Eventually I may have something more substantial to say about Lady in the Water. But in the meantime, a bizarro connection occurs to me. And warning, there be a semi-spoiler ahead. (But I’m revealing something from the middle of the film, not the end.)

You know how M. Night Shyamalan has been called a Rod Serling wanna-be? Especially ever since The Village (2004) came out, and a number of people took it to be a rip-off of the Twilight Zone episode ‘A Hundred Yards over the Rim‘ (1961)?

In Lady in the Water, Shyamalan himself plays a man who, we are told, is destined to write a book that will inspire a future “great leader” — and the practically messianic significance of this prompted me to tell my wife that Shyamalan had basically cast himself as the muse to the Antichrist. I’m joking, of course, but the “great leader” prophesied in this film does sound rather similar to the archvillain that one finds in end-times novels; he also reminds me of the righteous dictator who takes over the American government, and then the world, in William Randolph Hearst’s propaganda flick Gabriel over the White House (1933).

Anyway. That tangent aside, the book that Night’s character is writing — the book that will inspire this future presidential saviour, the book that was in turn inspired by the Narfs and their allies in the Blue World, etc. — is called The Cookbook. And it dawned on me today that this may be some weird sort of homage to another Twilight Zone episode, ‘To Serve Man‘ (1962). Wikipedia’s synopsis:

A race of aliens known as the Kanamits land on Earth and promise to be nothing but helpful to the cause of humanity, as dictated in a seemingly innocuous book called “To Serve Man.” They eradicate hunger, eliminate war, and eliminate the need for expensive power sources. Soon humans are volunteering for trips to the Kanamits’ home planet. All is not well, however, when a decoder discovers the Kanamits’ true intentions. Their book, “To Serve Man”, is a cookbook.

So … is Shyamalan hinting in some strange and twisted way that the Narfs are actually the bad guys, ready to destroy humanity with the aid of a book that was seemingly oh so helpful to us? It is tempting to think so, but naaaah, he isn’t that clever.

About Peter T. Chattaway

Peter T. Chattaway was the regular film critic for BC Christian News from 1992 to 2011. In addition to his film column, which won multiple awards from the Evangelical Press Association, the Canadian Church Press and the Fellowship of Christian Newspapers, his news and opinion pieces have appeared in such publications as Books & Culture, Christianity Today, Bible Review and the Vancouver Sun. He also contributed essays to the books Re-Viewing The Passion: Mel Gibson’s Film and Its Critics (Palgrave Macmillan, 2004) and Scandalizing Jesus?: Kazantzakis’s The Last Temptation of Christ Fifty Years on (Continuum, 2005).
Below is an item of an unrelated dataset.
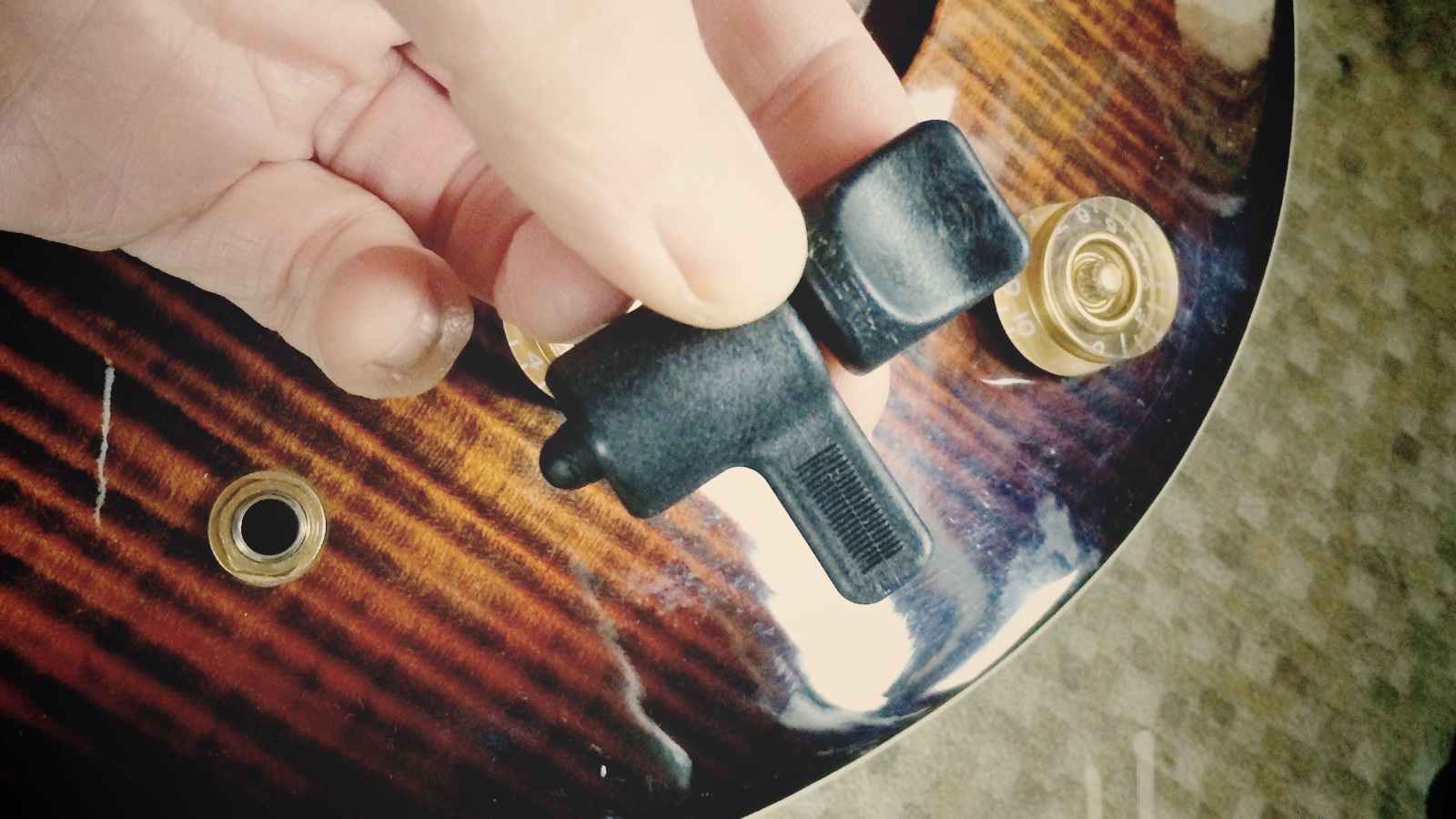 small resolution of tighten guitar jacks from the outside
  • http://www.blogger.com/profile/17492591447246532970 jasdye

    oh, that was in a Simpsons Tree-House of Horror episode.

    the Simpsons, my cultural connection point.
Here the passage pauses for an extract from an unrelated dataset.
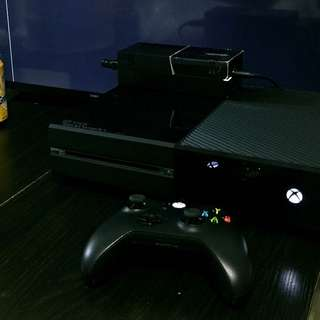 Xboxone主機+方向盤腳踏(Madcatz)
  • http://www.blogger.com/profile/08741378159534413277 Magnus

    It was also referrenced in Naked Gun 2 1/2.

  • http://www.blogger.com/profile/07593734501647806262 stephanieprophet

    Here on Middle Earth, inspiration is derived from influence, therefore, good and or evil may in fact open the eye to the unseen. The Cookbook is a compelling catalyst to a thought provoking movement. What main ingredient in the Cookbook would be used to fulfill or execute, the ending result, finished product or final plan? Could it be mankind. With that being said there are also other important ingredients or characters if you will that also play a very important role in finalizing God’s plan.
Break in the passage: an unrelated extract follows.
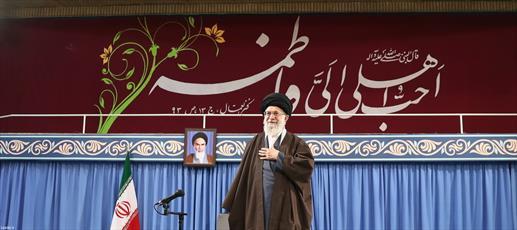 تصاویر/ دیدار جمعی از مداحان و ذاکران اهل بیت(ع) با رهبر معظم انقلاب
  • http://www.blogger.com/profile/02984854211779876831 Bryan

    to me, the village is based off a book called Running Out of Time. I love the hundred yards over the rim ep of twilight zone, but fail to see the connection with a shitty movie like the village. M Night has nothing on Rod Serling. The sixth sense is as close as he could have come, and that was a good movie, but someone needs to tell him to stop writing because I have wasted too much money giving him second third fourth chances at the box office.